What Is the Shape Up Method? How Basecamp's Product Process Works

Project Management

Shape Up is a product development methodology published by Ryan Singer at Basecamp in 2019 that provides an alternative to Scrum-based agile development for product teams. Rather than managing a continuous backlog of user stories in fixed-length sprints, Shape Up organizes product development around distinct “cycles” of six weeks of building work, preceded by a shaping phase where projects are defined with careful attention to scope and appetite, and followed by a two-week cooldown period.

Shape Up challenges several conventional agile assumptions — including the primacy of the product backlog, two-week sprints, and story points — and has gained significant adoption among product teams looking for an alternative to what they perceive as excessive agile ceremony and backlog-driven development.

Core Concepts of Shape Up

Appetite vs.
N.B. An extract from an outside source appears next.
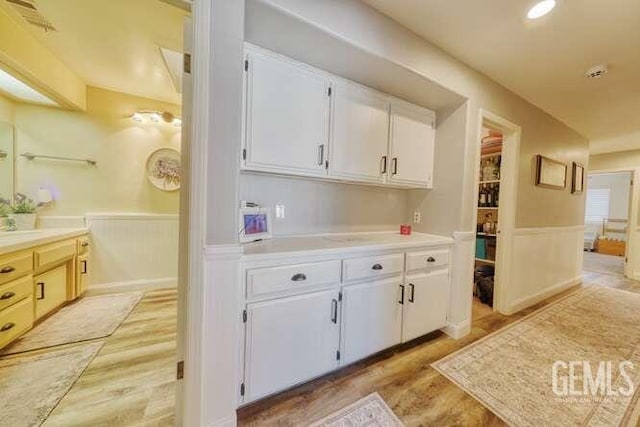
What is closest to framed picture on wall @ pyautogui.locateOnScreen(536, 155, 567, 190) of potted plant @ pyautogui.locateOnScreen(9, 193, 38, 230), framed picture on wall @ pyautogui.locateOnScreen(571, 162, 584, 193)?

Estimates

One of Shape Up’s most distinctive ideas is the concept of appetite — replacing effort estimates with a budget the team is willing to spend on a problem. Rather than asking “how long will this take?” (an estimate), Shape Up asks “how much time do we want to spend on this?” (an appetite).
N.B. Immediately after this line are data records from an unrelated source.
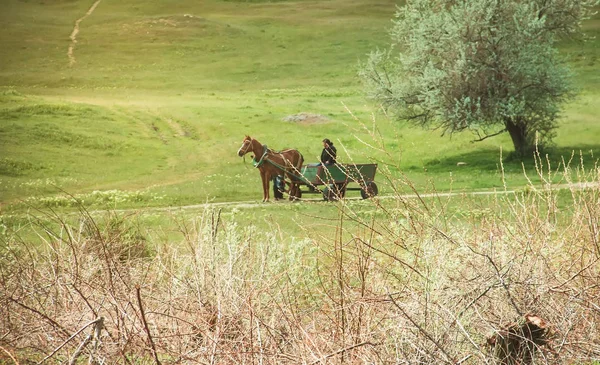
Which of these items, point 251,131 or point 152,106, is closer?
point 251,131

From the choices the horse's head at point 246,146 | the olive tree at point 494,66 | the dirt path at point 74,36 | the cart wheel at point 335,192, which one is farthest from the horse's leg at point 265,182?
the dirt path at point 74,36

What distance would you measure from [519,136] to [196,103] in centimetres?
2143

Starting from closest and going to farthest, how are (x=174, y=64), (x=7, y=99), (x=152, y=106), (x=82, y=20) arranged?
(x=7, y=99) → (x=152, y=106) → (x=174, y=64) → (x=82, y=20)

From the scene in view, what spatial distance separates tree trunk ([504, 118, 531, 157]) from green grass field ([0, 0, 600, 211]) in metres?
1.21

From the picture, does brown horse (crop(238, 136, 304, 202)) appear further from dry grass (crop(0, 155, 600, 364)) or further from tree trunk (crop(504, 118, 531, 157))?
dry grass (crop(0, 155, 600, 364))

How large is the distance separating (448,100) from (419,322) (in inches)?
1060

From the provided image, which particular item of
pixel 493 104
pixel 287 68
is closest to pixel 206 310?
pixel 493 104

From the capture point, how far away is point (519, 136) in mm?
33906

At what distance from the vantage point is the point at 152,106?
→ 4531cm

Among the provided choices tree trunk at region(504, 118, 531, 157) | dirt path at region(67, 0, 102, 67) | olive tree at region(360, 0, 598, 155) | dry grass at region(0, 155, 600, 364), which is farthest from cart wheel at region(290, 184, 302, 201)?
dirt path at region(67, 0, 102, 67)

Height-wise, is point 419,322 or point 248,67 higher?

This reframing is deliberate: it puts the team in control of scope. If the team has a two-week appetite for a feature, the feature should be scoped to fit in two weeks — not estimated and then either rushed or extended based on the estimate.

The Shaping Phase

Before any work enters a cycle, it is “shaped” — defined at a specific level of detail: specific enough to give the team clear direction, but abstract enough to leave implementation choices to the team during the building phase.

Shaping happens outside the cycle schedule, led by senior product and technical people. A shaped project includes:

  • The problem: What is the user need or opportunity?
  • The appetite: How much time is this worth?
  • The solution: A rough design at a concept level — not wireframes or specifications, but enough to show the boundaries of the solution
  • The rabbit holes: Known technical or design risks that need to be investigated early
  • The no-gos: Explicit things out of scope that would be tempting to add

Six-Week Cycles

Rather than two-week sprints with continuous sprint planning, Shape Up uses six-week cycles. Teams receive shaped projects at the start of a cycle and are given full autonomy to figure out how to deliver them within those six weeks.
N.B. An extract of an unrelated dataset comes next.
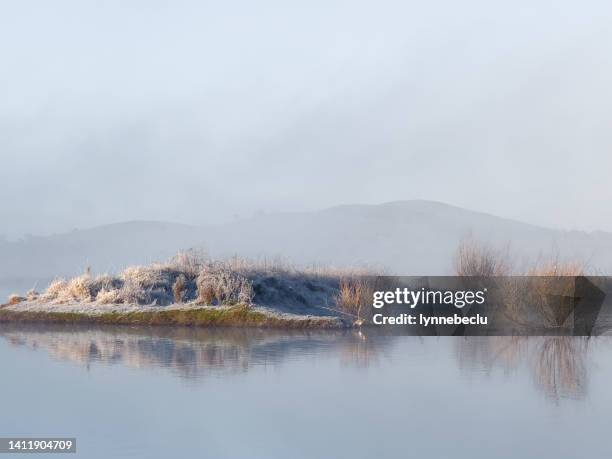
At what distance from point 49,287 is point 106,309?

The longer cycle gives teams time to do meaningful work without constant sprint ceremonies — and six weeks is short enough that if something goes wrong, the organization hasn’t lost too much time before being able to change direction.

Two-Week Cooldown

After each six-week cycle, teams have a two-week cooldown period with no scheduled work. During this time, teams fix bugs, explore ideas, learn new tools, and recover before the next cycle begins. Cooldown also serves as the time when the next cycle’s projects are finalized through a “betting table” process.

The Betting Table

Rather than maintaining a prioritized backlog, Shape Up uses a betting table — a regular meeting where leadership reviews shaped pitches and decides which ones to schedule for the next cycle. Only a small number of projects are chosen each cycle; the rest either return for reshaping or are abandoned.

The betting metaphor is intentional: leadership is “betting” six weeks of a team’s time on a project. If the project doesn’t deliver in six weeks, the team doesn’t automatically get more time — the bet is evaluated and a new decision is made.

Shape Up’s Key Differences from Scrum

  Shape Up Scrum
Cycle length 6 weeks 1–4 weeks (typically 2)
Backlog No persistent backlog; pitches at betting table Continuous prioritized backlog
Scope Variable (sized to appetite) Fixed (committed at sprint planning)
Team autonomy High — teams own implementation Moderate — PO defines what, team decides how
Ceremonies Minimal — shaping + betting table Sprint planning, daily scrum, review, retro

Key Takeaways

Shape Up offers a thoughtful alternative to backlog-driven agile development, particularly appealing to teams that find the continuous sprint/backlog model creates more ceremony than value, or that find two-week cycles too short for meaningful product work. Its appetite-based framing, emphasis on thoughtful shaping before building, and longer cycles for focused execution address real limitations of conventional agile frameworks — though they require organizational willingness to depart significantly from standard agile practices.